Brief:
Only one portion of the data is to be written out: from the line bearing "高一化學(xué)老師工作計(jì)劃" through the line bearing "Вафельная картинка, Самолеты, Авиа, Мальчик, День". Write it exactly as it appears.

Scraped caption text data:
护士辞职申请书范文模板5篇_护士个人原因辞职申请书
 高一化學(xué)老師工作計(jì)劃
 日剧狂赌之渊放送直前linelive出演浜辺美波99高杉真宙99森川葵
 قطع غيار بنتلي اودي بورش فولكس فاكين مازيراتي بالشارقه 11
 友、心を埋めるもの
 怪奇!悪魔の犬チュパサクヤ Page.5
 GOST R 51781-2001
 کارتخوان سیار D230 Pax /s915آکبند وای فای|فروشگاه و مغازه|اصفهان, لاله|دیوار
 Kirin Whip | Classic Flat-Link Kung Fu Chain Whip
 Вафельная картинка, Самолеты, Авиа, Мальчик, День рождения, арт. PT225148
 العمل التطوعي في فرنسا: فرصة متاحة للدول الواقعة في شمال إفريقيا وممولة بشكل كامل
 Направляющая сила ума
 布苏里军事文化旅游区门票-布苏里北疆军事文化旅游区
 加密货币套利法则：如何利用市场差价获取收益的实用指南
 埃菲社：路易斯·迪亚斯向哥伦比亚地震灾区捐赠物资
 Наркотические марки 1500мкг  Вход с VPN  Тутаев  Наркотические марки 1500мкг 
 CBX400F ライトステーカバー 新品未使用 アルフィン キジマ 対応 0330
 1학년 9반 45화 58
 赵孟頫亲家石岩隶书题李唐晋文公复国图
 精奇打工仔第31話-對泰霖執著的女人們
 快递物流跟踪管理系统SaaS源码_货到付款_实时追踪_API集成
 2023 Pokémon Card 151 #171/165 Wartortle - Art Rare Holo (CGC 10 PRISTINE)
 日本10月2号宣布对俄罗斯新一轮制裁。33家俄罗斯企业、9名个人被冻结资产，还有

Task output:
 高一化學(xué)老師工作計(jì)劃
 日剧狂赌之渊放送直前linelive出演浜辺美波99高杉真宙99森川葵
 قطع غيار بنتلي اودي بورش فولكس فاكين مازيراتي بالشارقه 11
 友、心を埋めるもの
 怪奇!悪魔の犬チュパサクヤ Page.5
 GOST R 51781-2001
 کارتخوان سیار D230 Pax /s915آکبند وای فای|فروشگاه و مغازه|اصفهان, لاله|دیوار
 Kirin Whip | Classic Flat-Link Kung Fu Chain Whip
 Вафельная картинка, Самолеты, Авиа, Мальчик, День рождения, арт. PT225148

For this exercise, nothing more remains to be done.